Sterilità e un’altezza inferiore alla media sono segnali associabili a numerose condizioni, oltre che difetti fisici di eziologia non patologica.
Quando insieme alla sterilità e alla bassa statura si osservano anche malformazioni alla forma del torace, collo palmato, attaccatura dei capelli bassa, numerosi nei e il paziente lamenta frequenti infezioni al tratto uditivo, potremmo essere in presenza della cosiddetta sindrome di Turner, una malattia genetica rara che affligge la popolazione femminile.
La sindrome di Turner è provocata dall’assenza di uno dei due cromosomi sessuali nel feto, ed è rilevabile già in fase embrionale mediante amniocentesi o prelievo dei villi. Va al tempo stesso evidenziato come la diagnosi prenatale sia di fatto abbastanza infrequente, poiché dai comuni test effettuati nei primi trimestri di gravidanza le particolarità delle “Turner” non risaltano lampantemente.
Anche nella prima infanzia la sintomatologia può erroneamente essere attribuita a particolarità dell’individuo e anomalie fisiche di natura benigna. L’altezza, che in una ragazza con sindrome di Turner si arresta mediamente sempre sotto il metro e cinquanta, nei primi tre anni di vita osserva un corso regolare. Solamente dopo qualche anno vengono riscontrati i primi rallentamenti allarmanti che spingono i genitori a interrogarsene.

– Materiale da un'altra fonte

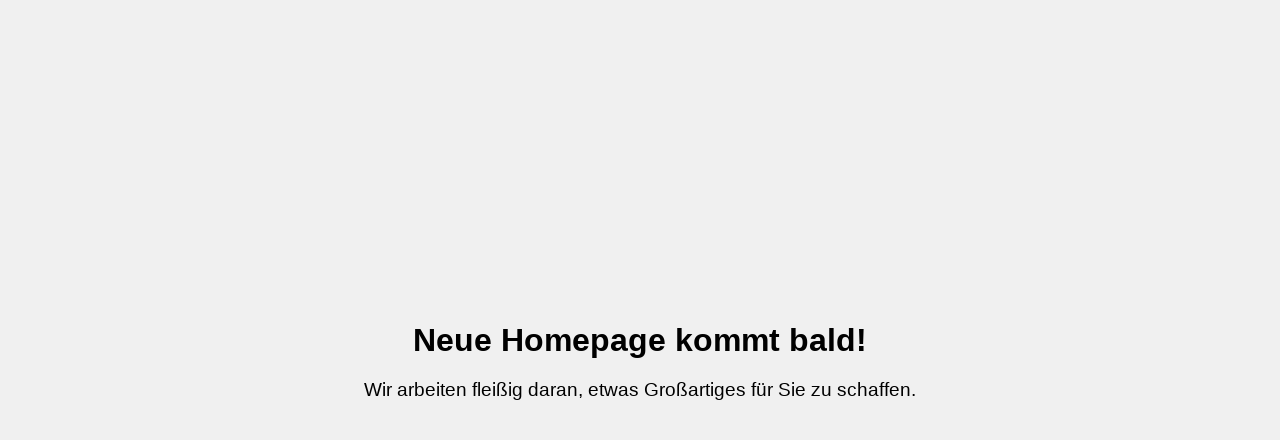

--- FILE ---
content_type: text/html; charset=iso-8859-1
request_url: http://weinbaumattes.de/?rCH=2
body_size: 503
content:
<!DOCTYPE html>
<html lang="de">
<head>
    <meta charset="UTF-8">
    <meta name="viewport" content="width=device-width, initial-scale=1.0">
    <meta http-equiv="X-UA-Compatible" content="ie=edge">
    <title>Gro&szlig;artiges kommt bald</title>
    <style>
        body {
            background-color: #f0f0f0; /* GrÃ¤ulicher Hintergrund */
            display: flex;
            justify-content: center;
            align-items: center;
            height: 100vh;
            margin: 0;
            font-family: Arial, sans-serif;
        }
        .content {
            text-align: center;
        }
        h1 {
            font-size: 2em;
            margin-bottom: 20px;
        }
        p {
            font-size: 1.2em;
        }
    </style>
</head>
<body>
    <div class="content">
        <h1>Neue Homepage kommt bald!</h1>
        <p>Wir arbeiten flei&szlig;ig daran, etwas Gro&szlig;artiges f&uuml;r Sie zu schaffen.</p>
    </div>
</body>
</html>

Tuttavia è con il sopraggiungere della pubertà che i sintomi della sindrome di Turner divengono abbastanza invalidanti da non poter più essere ignorati. Le ragazze non presentano i caratteristici tratti sessuali, il seno non sviluppato, in alcuni casi la peluria più ispida e folta della norma.
Costituisce valore aggiunto per una diagnosi l’assenza di mestruazioni in corrispondenza del quattordicesimo anno d’età. L’amenorrea è il segnale che convince i genitori a rivolgersi a uno specialista endocrinologo. Quando – ma i casi sono estremamente rari – per qualche motivo la diagnosi non dovesse arrivare nella pubertà, fattore discriminante per individuare la sindrome di Turner è la sterilità. La sterilità è il sintomo più frequente nelle donne Turner, che lascia poco spazio ad altre ipotesi.
Il quadro generale dei sintomi è comunque soggetto a variazioni da soggetto a soggetto. Alcune pazienti manifestano difetti congeniti cardiaci e una pressione sanguigna alta. Il diabete di secondo tipo è stato osservato con minor incidenza, ma in rapporto alla popolazione sana la frequenza è maggiore.
Psicologicamente vi sono alcuni elementi, quali la tendenza all’isolamento, insicurezza cronica, disturbi dell’ attenzione, scarsa propensione alle materie matematiche, che possono essere associati alla sindrome di Turner, ma che rientrano in una sintomatologia già riscontrata nello studio di molteplici patologie.